Art. 16.Bij elke jaarlijkse en vierjaarlijkse rapportering maakt de vervoersonderneming een analyse van de verschillen tussen enerzijds de gegevens betreffende de exploitatie tijdens respectievelijk het voorbije jaar en de vier voorbije exploitatiejaren en anderzijds van de overeenstemmende gegevens uit het meerjarig budget.

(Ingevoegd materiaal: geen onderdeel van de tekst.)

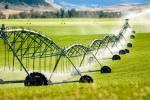 طرح گرمسیری تحول بزرگی در حوزه کشاورزی کرمانشاه ایجاد میکند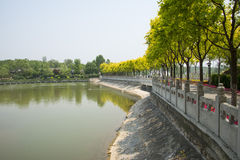 Asia China, Beijing, North Palace Forest Park, garden architecture, lake, white stone railings, tree Royalty Free Stock Images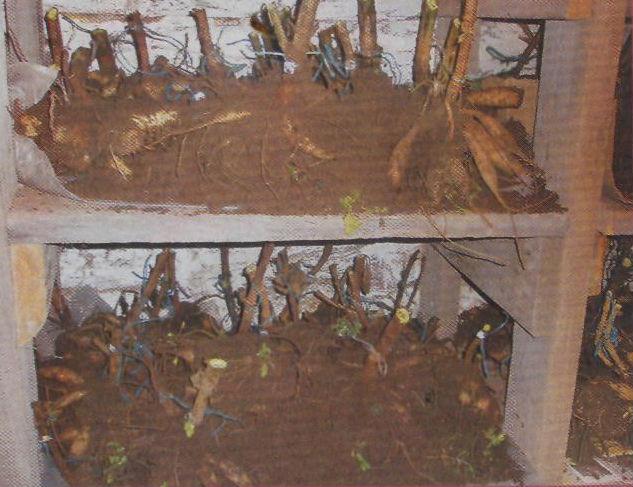 Хранение луковиц георгин зимой в домашних условиях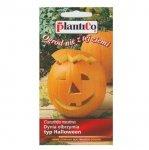 Dynia olbrzymia BIG MAX typ Halloween nasiona 2 g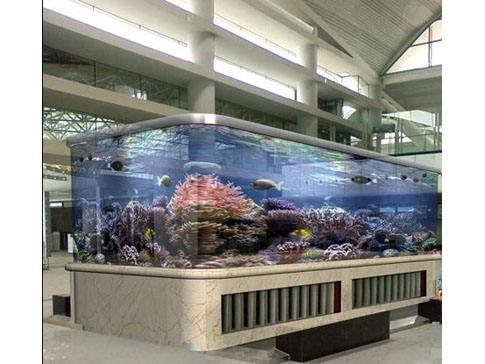 嘉兴亚克力圆柱管鱼缸厂-温州亚克力板材哪家好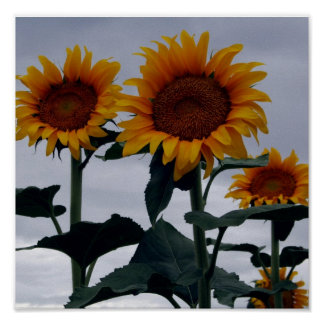 sunflowers-threesome poster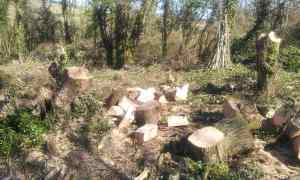 Coppice work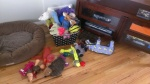 Reggie's hoard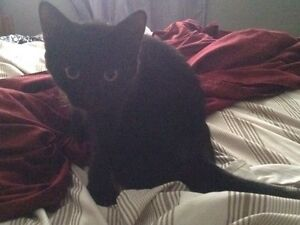 Black short haired female kitten (5 months)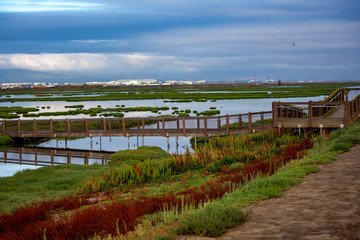 Quiet morning at the wetlands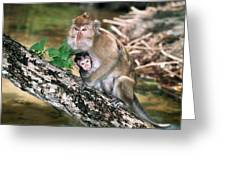 Long-tailed Macaque Mother And Baby Greeting Card by Georgette Douwma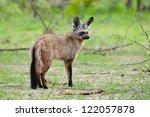 little bat eared fox scanning... | Shutterstock . vector #122057878
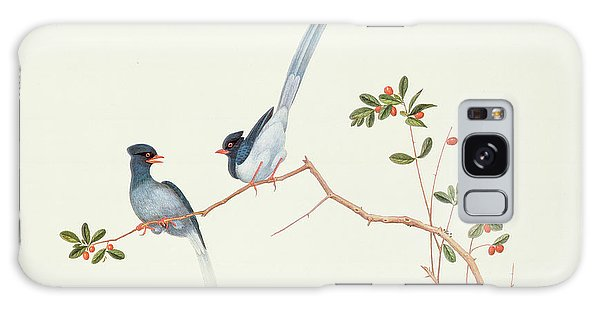 Red Billed Blue Magpies On A Branch With Red Berries Galaxy Case by Chinese School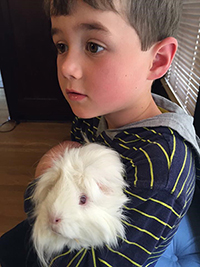 PEW guinea pig sits on a little kid's lap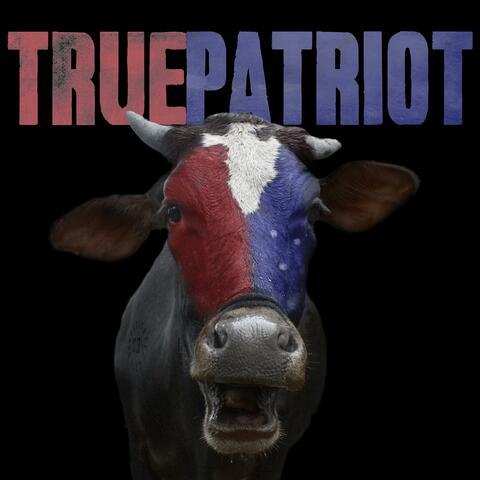 True Patriot album art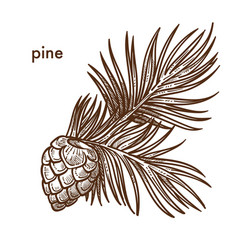 Pine tree branch with needles and cons monochrome vector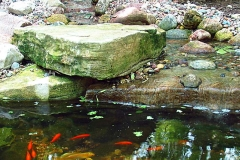 Goldfish Pond with Water Feature in Appleton, WI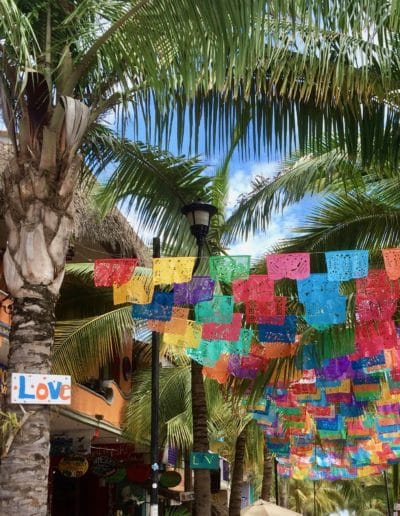 Travel Sayulita Flags
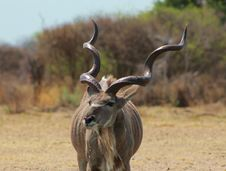 Free Kudu Bull - Curls And Twists 2 Stock Photos - 26564563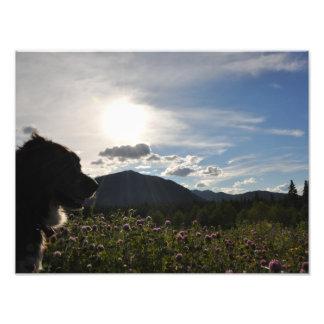 Impression Photo Chien en fleurs de montagne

Voor de verschillen van meer dan 10% tussen de gegevens betreffende de exploitatie en de overeenstemmende gegevens uit het budget voegt de vervoersonderneming een uitvoerige documentatie en motivering bij haar analyse. HOOFDSTUK VI. - Boekhoudkundige verplichtingen van de vervoersonderneming

Art. 17.Onverminderd de bepalingen van de wet van 17 juli 1975 op de boekhouding en de jaarrekeningen van de ondernemingen en haar uitvoeringsbesluiten en het artikel 15/12, § 2, van de wet van 12 april 1965 : 1° valt het boekjaar van de vervoersonderneming samen met het kalenderjaar;2° voert de vervoersonderneming een analytische boekhouding die een controleerbare toewijzing mogelijk maakt : a) van de kosten in functie van de verschillende diensten en subdiensten per klantengroep;b) van de opbrengsten in functie van de verschillende diensten per klantengroep.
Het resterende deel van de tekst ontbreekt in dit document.